COVID-19 vaccine development is occurring at an unprecedented pace, with numerous candidates in mid- or late-stage clinical trials. The first vaccines were authorized for emergency use in December 2020.

Several different vaccine approaches are being studied. Messenger RNA (mRNA) vaccines use lipid nanoparticles, or fat bubbles, to deliver bits of genetic material that encode instructions for making the spike protein that the SARS-CoV-2 coronavirus uses to enter human cells. When injected into a muscle, the cells produce the viral protein, triggering an immune response.

 
Other vaccines in late-stage studies use weakened adenoviruses—similar to viruses that cause the common cold—as a vector to deliver genes that encode the coronvirus spike protein. Vaccines further back in the development pipeline use recombinant viral proteins, virus-like particles or inactivated SARS-CoV-2.

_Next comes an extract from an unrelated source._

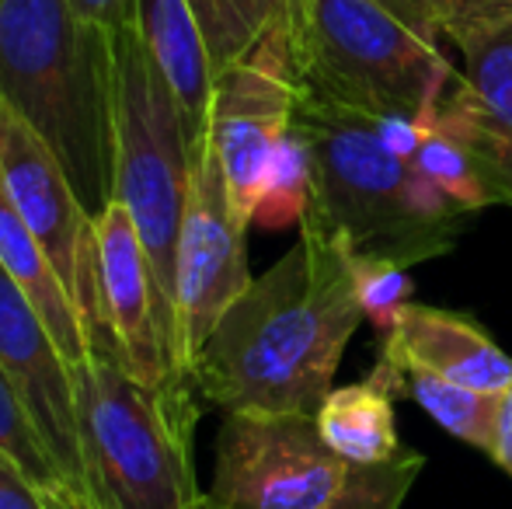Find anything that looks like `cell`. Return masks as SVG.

Early studies showed that experimental vaccines stimulate the production of neutralizing antibodies that inactivate the coronavirus. They also induce T-cell immune responses that may persist even if antibody levels decline over time.

An mRNA vaccine from Pfizer and BioNTech received emergency use authorization from the Food and Drug Administration (FDA) on December 11, 2020. A Phase III clinical trial showed that the two-dose vaccine is 95% effective at reducing the risk of symptomatic COVID-19. It is not yet known whether it will prevent asymptomatic SARS-CoV-2 infection or transmission of the virus, nor is it clear how long immunity will last. The vaccine is safe and generally well tolerated. Some recipients experience mild to moderate side effects including injection site reactions, fatigue and headache. Flu-like symptoms are not unusual after receiving vaccines and are an indication that the immune system is working.

Another mRNA vaccine from Moderna and the National Institutes of Health was shown to be 94% effective after two doses in a Phase III study. It was also safe and generally well tolerated. An FDA advisory panel will discuss authorization of this vaccine on December 17, 2020.

A vaccine from AstraZeneca and the University of Oxford uses a chimpanzee adenovirus vector. It was found to be 70% effective overall in a Phase III trial, but unexpectedly, people who initially received a half dose followed by a full-dose booster had a better response rate (90%) than those who received two full doses (62%).

Chinese and Russian researchers have also developed vaccines that have demonstrated good effectiveness.

COVID-19 vaccines will initially be in very short supply. The first vaccines will go to health care workers and residents of long-term care facilities. Other priority groups include frontline essential workers who are at high risk for coronavirus exposure and people over age 65 and those with underlying health conditions that put them at risk for severe COVID-19. States and local jurisdictions will make final decisions about vaccine allocation.